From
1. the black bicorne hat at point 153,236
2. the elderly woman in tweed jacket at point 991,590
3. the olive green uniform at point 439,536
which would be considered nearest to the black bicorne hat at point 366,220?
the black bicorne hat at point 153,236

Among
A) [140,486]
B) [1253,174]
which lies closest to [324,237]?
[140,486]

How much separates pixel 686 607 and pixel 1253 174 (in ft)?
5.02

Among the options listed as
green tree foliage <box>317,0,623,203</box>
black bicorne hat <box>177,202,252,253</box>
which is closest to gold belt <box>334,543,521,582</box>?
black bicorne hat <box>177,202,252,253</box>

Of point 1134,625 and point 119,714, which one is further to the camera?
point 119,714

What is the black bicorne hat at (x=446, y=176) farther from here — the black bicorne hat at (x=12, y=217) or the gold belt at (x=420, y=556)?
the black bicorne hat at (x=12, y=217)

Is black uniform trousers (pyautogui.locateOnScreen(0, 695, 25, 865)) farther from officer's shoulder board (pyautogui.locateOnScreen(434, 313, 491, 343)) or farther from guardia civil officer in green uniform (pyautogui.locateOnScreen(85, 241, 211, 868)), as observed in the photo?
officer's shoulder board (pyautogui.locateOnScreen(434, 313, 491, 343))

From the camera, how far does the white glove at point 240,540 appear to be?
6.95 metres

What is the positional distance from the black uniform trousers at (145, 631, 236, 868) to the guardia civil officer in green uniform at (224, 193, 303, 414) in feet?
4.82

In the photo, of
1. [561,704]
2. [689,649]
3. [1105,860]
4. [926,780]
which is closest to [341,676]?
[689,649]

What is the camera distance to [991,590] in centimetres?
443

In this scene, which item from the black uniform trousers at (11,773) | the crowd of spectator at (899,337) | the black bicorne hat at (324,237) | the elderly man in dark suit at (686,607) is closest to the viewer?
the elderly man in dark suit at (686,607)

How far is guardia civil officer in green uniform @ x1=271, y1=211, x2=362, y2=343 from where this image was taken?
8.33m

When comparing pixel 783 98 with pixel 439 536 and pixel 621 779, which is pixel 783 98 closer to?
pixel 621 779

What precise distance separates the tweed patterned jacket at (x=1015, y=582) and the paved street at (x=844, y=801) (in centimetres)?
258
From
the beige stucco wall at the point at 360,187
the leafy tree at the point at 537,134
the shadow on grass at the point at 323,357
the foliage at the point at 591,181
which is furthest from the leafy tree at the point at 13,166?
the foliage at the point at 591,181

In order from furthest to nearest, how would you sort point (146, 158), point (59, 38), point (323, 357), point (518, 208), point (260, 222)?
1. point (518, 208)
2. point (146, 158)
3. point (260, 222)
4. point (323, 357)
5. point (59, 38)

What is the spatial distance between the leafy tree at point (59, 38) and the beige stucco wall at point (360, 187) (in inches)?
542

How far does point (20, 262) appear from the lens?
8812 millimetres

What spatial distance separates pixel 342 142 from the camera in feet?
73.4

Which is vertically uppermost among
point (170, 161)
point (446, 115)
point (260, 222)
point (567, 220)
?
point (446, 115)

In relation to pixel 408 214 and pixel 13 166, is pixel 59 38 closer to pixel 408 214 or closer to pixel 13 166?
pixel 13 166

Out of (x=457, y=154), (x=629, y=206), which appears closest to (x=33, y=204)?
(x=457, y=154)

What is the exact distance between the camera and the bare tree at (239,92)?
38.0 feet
···
Goal of the exercise
Switch "bare tree" to "leafless tree" in the lines of the listing that run from the line containing "In relation to" through the end of the listing, inclusive, and give those lines again with nothing else changed.

Complete output
In relation to pixel 408 214 and pixel 13 166, is pixel 59 38 closer to pixel 408 214 or closer to pixel 13 166?
pixel 13 166

Out of (x=457, y=154), (x=629, y=206), which appears closest to (x=33, y=204)?
(x=457, y=154)

What is the exact distance between the camera and the leafless tree at (239,92)?
38.0 feet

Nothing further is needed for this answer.